Gwede Mantashe. Picture: VELI NHLAPO/SOWETAN
Gwede Mantashe. Picture: VELI NHLAPO/SOWETAN

Almost seven months ago, when he announced the gazetting of Mining Charter 3, mineral resources minister Gwede Mantashe was at pains to point out two things, both of which have been proven to be incorrect.

He claimed the charter represented a consensus of stakeholders following extensive discussions. With a peripheral view of some of those discussions, it is clear that what he called consensus was a process of the government spelling out the charter, stakeholders protesting and the government insisting its plan was the only way to go. Probably out of relief to have avoided the previous version of the charter, the industry did not challenge his assertion vigorously.

Fast-forward six months and the Minerals Council announces it’s taking Mantashe’s department to court over the regulation on charter implementation. Mantashe’s first claim has been shown to be wishful thinking.

His second assertion was that his version of the charter was “an important contributory element to efforts aimed at stimulating the economy”. Not so much. Almost seven months later we’ve just had figures that show that over the year to February, mining declined 7.5%.

Magical thinking permeates the ANC’s policy suite.
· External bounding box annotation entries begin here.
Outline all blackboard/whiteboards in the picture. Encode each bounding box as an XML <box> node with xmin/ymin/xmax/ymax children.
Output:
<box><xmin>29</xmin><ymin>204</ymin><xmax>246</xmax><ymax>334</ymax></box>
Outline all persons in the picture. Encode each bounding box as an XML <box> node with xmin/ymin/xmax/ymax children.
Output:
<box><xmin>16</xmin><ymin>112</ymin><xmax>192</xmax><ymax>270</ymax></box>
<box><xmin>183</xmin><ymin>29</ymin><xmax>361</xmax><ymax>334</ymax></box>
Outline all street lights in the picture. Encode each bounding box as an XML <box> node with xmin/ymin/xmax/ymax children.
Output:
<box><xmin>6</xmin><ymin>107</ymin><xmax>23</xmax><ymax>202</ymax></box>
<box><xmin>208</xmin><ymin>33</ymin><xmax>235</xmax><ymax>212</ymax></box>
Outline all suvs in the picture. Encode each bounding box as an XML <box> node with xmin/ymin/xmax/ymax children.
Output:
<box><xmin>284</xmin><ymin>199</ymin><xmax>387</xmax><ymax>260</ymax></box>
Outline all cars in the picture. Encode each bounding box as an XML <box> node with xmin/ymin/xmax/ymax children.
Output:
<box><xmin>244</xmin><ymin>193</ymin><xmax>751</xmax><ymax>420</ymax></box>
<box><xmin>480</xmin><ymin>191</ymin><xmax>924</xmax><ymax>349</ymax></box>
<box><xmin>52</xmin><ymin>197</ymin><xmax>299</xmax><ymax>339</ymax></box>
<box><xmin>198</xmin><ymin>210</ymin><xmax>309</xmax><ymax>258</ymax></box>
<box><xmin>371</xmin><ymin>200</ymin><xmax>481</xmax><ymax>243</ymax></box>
In mining, this is expressed by the belief that investors can be persuaded to turn over large sums of their money for the privilege of operating in a regulatory environment where the rules are not clear, where processes are beset by failing infrastructure, vicious unions and capricious intervention by officials.

Unsurprisingly, there has been no significant new foreign investment, if any at all. Until the ANC realises that an extractive industry doesn’t mean trying to extract money from investors, the investment will not materialise. The charter should be scrapped to allow the mining industry to do what it does best: provide jobs, tax revenue and foreign exchange.